Washington, May 1 (UNI) Terrorist attacks against noncombatants have more than doubled in Pakistan from 2006 to 2007, while deaths from such attAcks have quadrupled to 1,335 fatalities, according to a report released by the US State Department.
The new statistics showed that terrorist strikes against nonmilitary targets worldwide remained virtually unchanged in 2007 from 2006, at roughly 14,500 attacks, but the number of deaths from those attacks increased to 22,685 from 20,872, according to statistics compiled by the National Counterterrorism Center.
''It's a fair statement that around the globe, people are getting increasingly efficient at killing other people,'' Russ Travers, deputy director of the counterterrorism center, told reporters.
Iraq alone accounted for nearly half of all attacks and two-thirds of fatalities globally, although attacks in Iraq declined by nine per cent in 2007 after an infusion of more than 20,000 American troops, according to the report, ''Country Reports on Terrorism, 2007,'' posted yesterday on the US State Department's Web site..
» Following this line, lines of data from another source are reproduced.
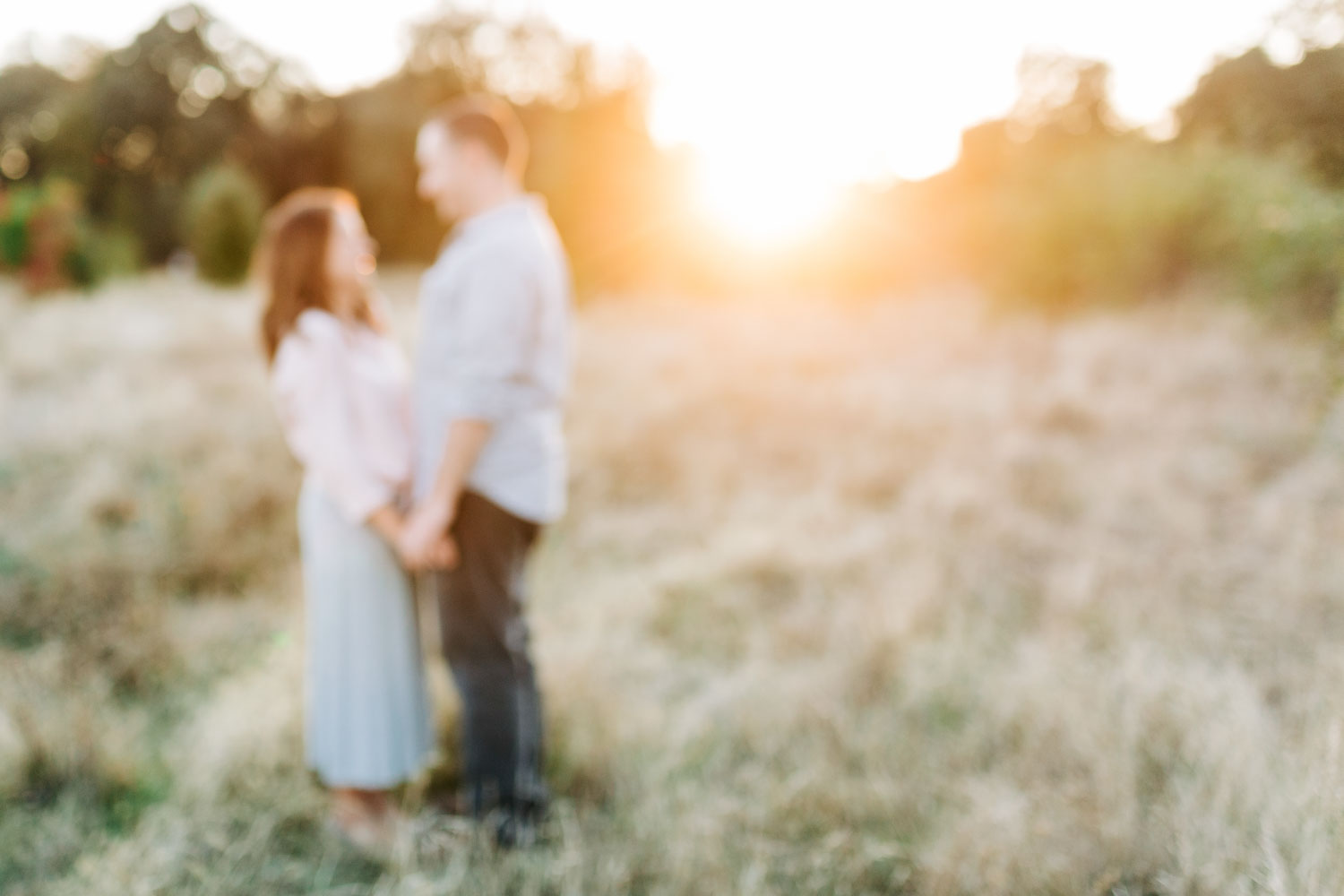 An intentionally out-of-focus photo shows the dreamy connection between a couple during a family photo session with Amy Wright Photography based out of Sacramento, California.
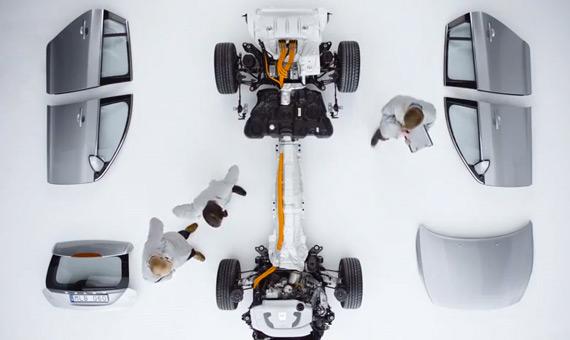 Volvo V60 Plug-In Hybrid, Unboxing και teardown σε αυτοκίνητο! [videos]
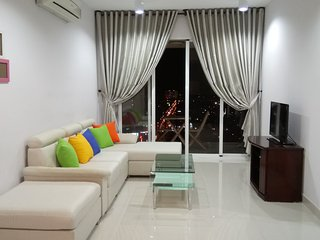 Two-bedroom apartment for rent. Front Beach & city center view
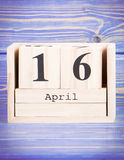 16 de abril Data do 16 de abril no calendário de madeira do cubo Imagens de Stock Royalty Free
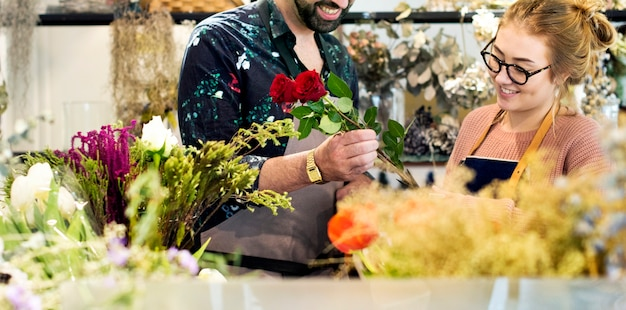Floristas fazendo buquê de flores juntos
Fighting in Afghanistan intensified over the past year, partly because of attacks from militants based in Pakistan, resulting in a 16 per cent increase in strikes there, the report said.
The report recognised the enduring threat of Al Qaeda, whose leaders, Osama bin Laden and Ayman al-Zawahri, were believed to be in hiding in the borderlands of Pakistan and Afghanistan.
It also acknowledged the growth of Qaeda affiliates in the West Asia, North Africa and Europe, including the Algeria-based Al Qaeda in the Islamic Maghreb, which claimed responsibility for the suicide-bombing last December of the United Nations office in Algiers that killed 17 staff members.
''Core elements of Al Qaeda are adaptable and resilient, and Al Qaeda and associated networks remain our greatest terrorist threat to the United States and its partners,'' Dell L Dailey, the department's top counterterrorism official, told reporters.
''By making use of local cells, terrorists have been able to sidestep many of our border and transportation security measures,'' the New York Times quoted him as saying.
The report has chided Saudi Arabia for not clamping down on terrorism financing more aggressively.
The Saudi government froze the bank accounts of some people suspected of financing terrorists, the report said, but the United States was urging the Saudis to ''pursue and prosecute terrorist financiers more vigorously,'' it added.